Saving a file "in the background" -- How?

Fri Oct 31 08:07:42 EDT 2014

Virgil Stokes <vs at it.uu.se> writes:

> While running a python program I need to save some of the data that is
> being created. I would like to save the data to a file on a disk
> according to a periodical schedule  (e.g. every 10
> minutes). Initially, the amount of data is small (< 1 MB) but after
> sometime the amount of data can be >10MB. If a problem occurs during
> data creation, then the user should be able to start over from the
> last successfully saved data.
>
> For my particular application, no other file is being saved and the
> data should always replace (not be appended to) the previous data
> saved. It is important that  the data be saved without any obvious
> distraction to the user who is busy creating more data. That is, I
> would like to save the data "in the background".
>
> What is a good method to perform this task using Python 2.7.8 on a
> Win32 platform?

There are several requirements:

- save data asynchroniously -- "without any obvious distraction to the
  user"
- save data durably -- avoid corrupting previously saved data or
  writing only partial new data e.g., in case of a power failure
- do it periodically -- handle drift/overlap gracefully in a documented
  way 

A simple way to do asynchronios I/O on Python 2.7.8 on a Win32 platform
is to use threads:

  t = threading.Thread(target=backup_periodically, kwargs=dict(period=600))
  t.daemon = True # stop if the program exits
  t.start()

where backup_periodically() backups data every period seconds: 

  import time

  def backup_periodically(period, timer=time.time, sleep=time.sleep):
      start = timer()
      while True:
          try:
              backup()
          except Exception: # log exceptions and continue
              logging.exception() 
          # lock with the timer 
          sleep(period - (timer() - start) % period) 

To avoid drift over time of backup times, the sleep is locked with the
timer using the modulo operation. If backup() takes longer than *period*
seconds (unlikely for 10MB per 10 minutes) then the step may be
skipped. 

backup() makes sure that the data is saved and can be restore at any
time. 

  def backup():
      with atomic_open('backup', 'w') as file: 
          file.write(get_data())

where atomic_open() [1] tries to overcome multiple issues with saving
data reliably:

- write to a temporary file so that the old data is always available
- rename the file when all new data is written, handle cases such as:
  * "antivirus opens old file thus preventing me from replacing it"

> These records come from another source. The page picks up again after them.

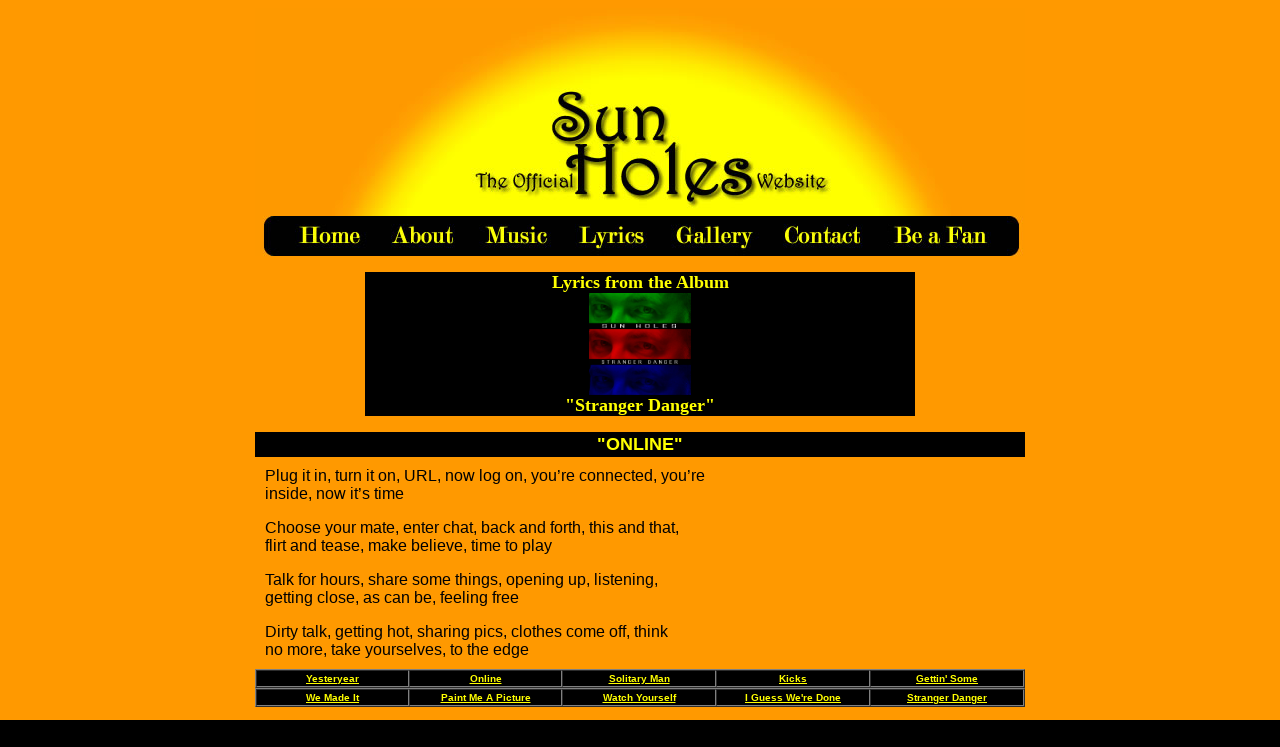

--- FILE ---
content_type: text/html
request_url: http://www.sunholes.com/lyrics-online.htm
body_size: 1500
content:
<HTML>
 <HEAD>
  <!-- $MVD$:app("MicroVision WebExpress","769") -->
  <!-- $MVD$:template("","0","0") -->
  <!-- $MVD$:color("18","80ff","Orange","1") -->
  <!-- $MVD$:color("19","ffd6ce","Lavender","1") -->
  <!-- $MVD$:color("20","400000","Deep Blue","1") -->
  <!-- $MVD$:fontset("Comic Sans","Comic Sans MS","Comic Sans","Times New Roman") -->
  <!-- $MVD$:fontset("Sans Serif","Arial","Helvetica","Monaco") -->
  <TITLE>Sun Holes - The Official Website</TITLE>
  <META NAME="GENERATOR" CONTENT="MicroVision Development / WebExpress">
 </HEAD>
 <BODY BACKGROUND="Background Pallette.gif" BGCOLOR="BLACK" VLINK="RED" ALINK="#00007F">
  <P ALIGN=CENTER>
   <IMG SRC="Graphic Page 2 TOP.jpg" WIDTH="770" HEIGHT="248" VSPACE="0" HSPACE="0" BORDER="0" USEMAP="#Menu Bar" LOOP="0"></P>
  <CENTER>
  <P ALIGN=CENTER>
   <TABLE WIDTH="550" CELLPADDING="0" CELLSPACING="0" BORDER="0">
    <TR>
     <TD WIDTH="100%" BGCOLOR="BLACK" VALIGN=TOP>
      <P ALIGN=CENTER>
       <B><FONT FACE="Comic Sans MS,Comic Sans,Times New Roman"><FONT COLOR="YELLOW"><FONT SIZE="4">Lyrics
        from the Album</FONT></FONT></FONT></B><BR>
       <!-- $MVD$:picsz("2048","2048") --><IMG SRC="Stranger Danger Front Cover Large.jpg" WIDTH="102" HEIGHT="102" VSPACE="0" HSPACE="0" BORDER="0" LOOP="0"><BR>
       <B><FONT FACE="Comic Sans MS,Comic Sans,Times New Roman"><FONT COLOR="YELLOW"><FONT SIZE="4">&quot;Stranger
        Danger&quot;</FONT></FONT></FONT></B></TD>
    </TR>
   </TABLE></P>
  </CENTER><CENTER>
  <P ALIGN=CENTER>
   <TABLE WIDTH="770" CELLPADDING="2" CELLSPACING="0" BORDER="0">
    <TR>
     <TD WIDTH="100%" BGCOLOR="BLACK" VALIGN=TOP>
      <P ALIGN=CENTER>
       <B><FONT FACE="Arial,Helvetica,Monaco"><FONT SIZE="4"><FONT COLOR="YELLOW">&quot;ONLINE&quot;</FONT></FONT></FONT></B></TD>
    </TR>
   </TABLE>
   <TABLE WIDTH="770" CELLPADDING="10" CELLSPACING="0" BORDER="0">
    <TR>
     <TD WIDTH="33%" VALIGN=TOP>
      <P>
       <FONT FACE="Arial,Helvetica,Monaco"><FONT SIZE="3">Plug it in, turn 
       it on, URL, now log on, you&#146;re connected, you&#146;re</FONT></FONT><BR>
       <FONT FACE="Arial,Helvetica,Monaco"><FONT SIZE="3">inside, now 
       it&#146;s time</FONT></FONT><BR>
       <FONT FACE="Arial,Helvetica,Monaco"><FONT SIZE="3"></FONT></FONT></P>
      <P>
       <FONT FACE="Arial,Helvetica,Monaco"><FONT SIZE="3">Choose your mate, 
       enter chat, back and forth, this and that,</FONT></FONT><BR>
       <FONT FACE="Arial,Helvetica,Monaco"><FONT SIZE="3">flirt and tease, 
       make believe, time to play</FONT></FONT></P>
      <P>
       <FONT FACE="Arial,Helvetica,Monaco"><FONT SIZE="3">Talk for hours, 
       share some things, opening up, listening,</FONT></FONT><BR>
       <FONT FACE="Arial,Helvetica,Monaco"><FONT SIZE="3">getting close, as 
       can be, feeling free</FONT></FONT><BR>
       <FONT FACE="Arial,Helvetica,Monaco"><FONT SIZE="3"></FONT></FONT></P>
      <P>
       <FONT FACE="Arial,Helvetica,Monaco"><FONT SIZE="3">Dirty talk, 
       getting hot, sharing pics, clothes come off, think</FONT></FONT><BR>
       <FONT FACE="Arial,Helvetica,Monaco"><FONT SIZE="3">no more, take 
       yourselves, to the edge</FONT></FONT></TD>
    </TR>
   </TABLE>
   <TABLE WIDTH="770" CELLPADDING="2" CELLSPACING="0" BORDER="1">
    <TR>
     <TD WIDTH="14%" BGCOLOR="BLACK" VALIGN=CENTER>
      <P ALIGN=CENTER>
       <B><FONT FACE="Arial,Helvetica,Monaco"><FONT SIZE="1"><A HREF="lyrics-yesteryear.htm"><FONT COLOR="YELLOW">Yesteryear</FONT></A></FONT></FONT></B></TD>
     <TD WIDTH="14%" BGCOLOR="BLACK" VALIGN=CENTER>
      <P ALIGN=CENTER>
       <B><FONT FACE="Arial,Helvetica,Monaco"><FONT SIZE="1"><A HREF="lyrics-online.htm"><FONT COLOR="YELLOW">Online</FONT></A></FONT></FONT></B></TD>
     <TD WIDTH="14%" BGCOLOR="BLACK" VALIGN=CENTER>
      <P ALIGN=CENTER>
       <B><FONT FACE="Arial,Helvetica,Monaco"><FONT SIZE="1"><A HREF="lyrics-solitary man.htm"><FONT COLOR="YELLOW">Solitary
        Man</FONT></A></FONT></FONT></B></TD>
     <TD WIDTH="14%" BGCOLOR="BLACK" VALIGN=CENTER>
      <P ALIGN=CENTER>
       <B><FONT FACE="Arial,Helvetica,Monaco"><FONT SIZE="1"><A HREF="lyrics-kicks.htm"><FONT COLOR="YELLOW">Kicks</FONT></A></FONT></FONT></B></TD>
     <TD WIDTH="14%" BGCOLOR="BLACK" VALIGN=CENTER>
      <P ALIGN=CENTER>
       <B><FONT FACE="Arial,Helvetica,Monaco"><FONT SIZE="1"><A HREF="lyrics-gettin some.htm"><FONT COLOR="YELLOW">Gettin'
        Some</FONT></A></FONT></FONT></B></TD>
    </TR>
   </TABLE>
   <TABLE WIDTH="770" CELLPADDING="2" CELLSPACING="0" BORDER="1">
    <TR>
     <TD WIDTH="14%" BGCOLOR="BLACK" VALIGN=CENTER>
      <P ALIGN=CENTER>
       <B><FONT FACE="Arial,Helvetica,Monaco"><FONT SIZE="1"><A HREF="lyrics-we made it.htm"><FONT COLOR="YELLOW">We
        Made It</FONT></A></FONT></FONT></B></TD>
     <TD WIDTH="14%" BGCOLOR="BLACK" VALIGN=CENTER>
      <P ALIGN=CENTER>
       <B><FONT FACE="Arial,Helvetica,Monaco"><FONT SIZE="1"><A HREF="lyrics-paint me a picture.htm"><FONT COLOR="YELLOW">Paint
        Me A Picture</FONT></A></FONT></FONT></B></TD>
     <TD WIDTH="14%" BGCOLOR="BLACK" VALIGN=CENTER>
      <P ALIGN=CENTER>
       <B><FONT FACE="Arial,Helvetica,Monaco"><FONT SIZE="1"><A HREF="lyrics-watch yourself.htm"><FONT COLOR="YELLOW">Watch
        Yourself</FONT></A></FONT></FONT></B></TD>
     <TD WIDTH="14%" BGCOLOR="BLACK" VALIGN=CENTER>
      <P ALIGN=CENTER>
       <B><FONT FACE="Arial,Helvetica,Monaco"><FONT SIZE="1"><A HREF="lyrics-i guess were done.htm"><FONT COLOR="YELLOW">I
        Guess We're Done</FONT></A></FONT></FONT></B></TD>
     <TD WIDTH="14%" BGCOLOR="BLACK" VALIGN=CENTER>
      <P ALIGN=CENTER>
       <B><FONT FACE="Arial,Helvetica,Monaco"><FONT SIZE="1"><A HREF="lyrics-stranger danger.htm"><FONT COLOR="YELLOW">Stranger
        Danger</FONT></A></FONT></FONT></B></TD>
    </TR>
   </TABLE></P>
  </CENTER>
  <BLOCKQUOTE>
   <BLOCKQUOTE>
    <BLOCKQUOTE>
     <BLOCKQUOTE>
      <BLOCKQUOTE>
       <BLOCKQUOTE>
        <BLOCKQUOTE>
         <BLOCKQUOTE>
          <P ALIGN=CENTER>
           <FONT FACE="Arial,Helvetica,Monaco"><FONT SIZE="1">all content 
           &copy;2012-2018 Sun Holes Music</FONT></FONT>
  <MAP NAME="Menu Bar">
   <AREA SHAPE=RECT COORDS="625,207,765,248" HREF="fan.htm">
   <AREA SHAPE=RECT COORDS="514,207,625,248" HREF="contact.htm">
   <AREA SHAPE=RECT COORDS="403,207,514,248" HREF="gallery.htm">
   <AREA SHAPE=RECT COORDS="309,207,403,248" HREF="lyrics.htm">
   <AREA SHAPE=RECT COORDS="215,207,309,248" HREF="music.htm">
   <AREA SHAPE=RECT COORDS="119,207,214,248" HREF="about.htm">
   <AREA SHAPE=RECT COORDS="8,207,121,248" HREF="home.htm">
  </MAP>
 </BODY>
</HTML>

either the operation succeeds and 'backup' contains new data or it fails
and 'backup' contains untouched ready-to-restore old data -- nothing in
between. 

[1]: https://github.com/mitsuhiko/python-atomicfile/blob/master/atomicfile.py

I don't know how ready atomicfile.py but you should be aware of the
issues it is trying to solve if you want a reliable backup solution.

--
Akira